先日、樹木希林さんの遺作となった映画『日日是好日』を観てきた。
というのも、まず原作本を読んだ時の感動が先にあって、それが映画化されたものをぜひ見てみたいということと、茶道そのものにも以前から関心があったからという二つの理由で「これはぜひ観ておきたい」と思ったのだ。

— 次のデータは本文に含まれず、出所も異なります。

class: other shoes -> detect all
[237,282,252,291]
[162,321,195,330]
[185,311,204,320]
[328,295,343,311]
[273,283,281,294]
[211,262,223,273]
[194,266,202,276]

森下典子さんの『日日是好日 「お茶」が教えてくれた15のしあわせ』はAmazonのユーズドで2013年12月末に購入しているので、おそらくその頃に読了しているのだが、これに大変感動して、文庫版を購入してお茶に興味のありそうな友人たちに配り歩こうかと思ったぐらいだった。
さすがにお金かかるししなかったけど。

森下さんの本との出会いは、それよりも先に図書館で借りて読んだ『前世への冒険  ルネサンスの天才彫刻家を追って』にある。
これは「輪廻転生」や「前世」に興味関心のある人間にとっては外すことのできない本だ。
森下さん自身はまったくそのようなことを信じていない人だったのだが、ノンフィクションライターとしての取材の行きがかり上、知り合った霊能力者に自らの「前世」について聞かされ、実際にその「前世」の人物を調べるためにイタリアまで赴いた、その記録を本にしたドキュメンタリーであり、これも以前テレビでドラマ化されて放映されたことがある。
森下さんのスタンスは最後まで「事実を事実として描く」もので、輪廻転生や前世といったものが実際に「ある」ということを証明したり力説したりするものではない点に、逆にとても好感というか、安心感が持てる内容となっている。
この本で語られているのと同じく、私もまた輪廻転生や前世を「ある」とか「ない」とか決めつける前に、ジャッジせずにまるごと事実を受けとめたうえでその「物語」の中から豊かな栄養分を受け取ればいいという考えである。
「それが嘘か本当か見極められるほどご立派なもんでもないでしょ、あなたも私も」と、こういうことにやたらと否定的な人や逆に安易に信じ込んでしまう人に接するたびにそう思わずにいられない。

で、この『前世への冒険』で追跡対象となっている森下さんの前世はルネッサンス期のイタリアでそれなりに名のある彫刻家として生きていた過去生なのだが、もう一つ、「鑑真の唐招提寺で建築に携わった前世」についてもちょっとだけ言及されている。
ただしこれはこの本における追跡の本筋ではないので多くは語られていない。
そのことがどこか私の頭の片隅に引っかかっていて、それで「鑑真と唐招提寺」について興味があったのだが、その関係で鑑真をネット検索した時に「鑑真は疎まれていた」という情報がインプットされていたのだと思う。

まあ種明かしをすればそんなことになるわけだが、それにしても『日日是好日』の映画を見たり唐招提寺を訪れたりと、なんだか最近やたらと森下典子さんづいているなあと不思議に思っている次第である。